RARA K 248
When working with medieval fragments, difficulties present themselves in many different forms. The main problem tends to be a lack of information, which is the nature of fragments. Other times, the problem can be to assess the information that is actually there, either because of the state of the fragment or one's own inexperience, or both. Yet other times, there can be a combination of these two, as is the case for the fragment I'm currently working on, as shown above.
This fragment is from a missal, which can be made clear from the red letters on the left-hand column say "Off", meaning "offertory", which is a part of the mass. The fragment is also badly worn, and the letters have in many cases vanished or can only be identified with limited certainty, which means that for the most part I only have a handful of words from each section of the page from which to attempt an identification. Well, a handful is an exaggeration, because in most cases I do not have even five words from which to start.
I struggled for a long time with the text in the above picture, slowly identifying individual letters, marking them down on print-outs of pictures showing the section in question, and trying to find enough material to put through the relevant databases in hope that something would come out of it. It took me a long time, but I was finally able to identify the words "Surge et", "rise and". This was not very much to go on, especially since the word "et" is so common as to provide numerous useless results in any search query. But I knew at least that the sentence started with "surge", and I had an inkling that the text might belong to the text further down on the column. This inkling might seem as a no-brainer but when you look at the way the fragment is used to bind the book, you see that the spine is quite thick and creates an artificial break in the column itself.
RARA K 284
As stated, I suspected that the text on the one cover might be connected somehow with the text on the other cover. Since I had already managed to identify the text on the other cover as belonging to the Book of Jonah, I thought that this might be the case with the text I was then working on as well. This proved to be true, and I also discovered that not only was the text connected, it was one and the same section of the fragment, running across the spine and connecting both the covers with the opening of chapter 3 of the Book of Jonah.

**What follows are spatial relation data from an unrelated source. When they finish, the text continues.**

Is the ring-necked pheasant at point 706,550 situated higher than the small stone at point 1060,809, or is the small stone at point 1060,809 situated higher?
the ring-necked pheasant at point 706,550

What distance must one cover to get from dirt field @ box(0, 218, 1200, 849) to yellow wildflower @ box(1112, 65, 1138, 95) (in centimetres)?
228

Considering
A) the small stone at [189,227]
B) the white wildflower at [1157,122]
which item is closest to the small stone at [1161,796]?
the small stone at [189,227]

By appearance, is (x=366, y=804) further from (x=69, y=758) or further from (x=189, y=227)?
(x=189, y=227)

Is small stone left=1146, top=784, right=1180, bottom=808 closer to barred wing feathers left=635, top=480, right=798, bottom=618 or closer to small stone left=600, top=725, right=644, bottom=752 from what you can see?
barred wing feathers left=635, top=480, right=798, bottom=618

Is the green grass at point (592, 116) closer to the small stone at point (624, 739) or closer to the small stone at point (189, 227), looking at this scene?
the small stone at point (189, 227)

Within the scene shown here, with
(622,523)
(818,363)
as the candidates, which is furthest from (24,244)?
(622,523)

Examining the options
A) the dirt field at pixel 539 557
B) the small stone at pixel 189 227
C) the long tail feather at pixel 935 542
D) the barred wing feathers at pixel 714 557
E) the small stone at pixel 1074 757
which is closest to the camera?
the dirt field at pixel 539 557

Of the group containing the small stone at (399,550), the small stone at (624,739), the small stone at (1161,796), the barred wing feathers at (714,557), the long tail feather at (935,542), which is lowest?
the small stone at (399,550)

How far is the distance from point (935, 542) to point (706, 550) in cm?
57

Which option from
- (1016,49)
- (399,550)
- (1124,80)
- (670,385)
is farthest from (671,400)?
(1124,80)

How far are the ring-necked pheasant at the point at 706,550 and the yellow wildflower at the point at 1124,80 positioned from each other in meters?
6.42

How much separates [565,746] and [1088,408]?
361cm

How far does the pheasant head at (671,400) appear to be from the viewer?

I was elated. Both because I had finally managed to solve a rather pernicious puzzle, but also because having the text run all the way down the surviving part of the text column meant that those lines which were worn away, especially on the folds of the spine, could reasonably be filled in or reconstructed from the Book of Jonah. This in turn meant that I did not run the risk of having a single, recalcitrant, truculent line from some minor section that could not be identified.
After the excitement had abated somewhat - but only somewhat - I looked through some of the pictures I had taken, and some of the excitement started to fade because now that I had solved the puzzle, the solution seemed very clear, the letters did not seem as worn as I first had thought. And then, finally, I noticed that me identifying this text as belonging to the Book of Jonah was as unimpressive and as un-miraculous as you could possibly get. For right above the beginning of the passage from the Book of Jonah, four red letters clearly indicated "ione", Jonah, showing that if I had been more aware I would have gone to the Book of Jonah right away. I had seen those letters during my research, but I had failed to understand them, simply due to a lack of experience. I had never come across such an indication before, and I did not know that this was done. In this way, my difficulty consisted both of lacking material - such as lacking a vast amount of the letters - and also lacking experience, not being able to read the information that was actually on the page, until after it was all sorted.
I am now prepared for another rubric indicating that the text is taken from the Book of Jonah, but I somehow suspect that if I see an indication for another biblical book, I might overlook it for the same reason I overlooked the rubric in RARA K 284.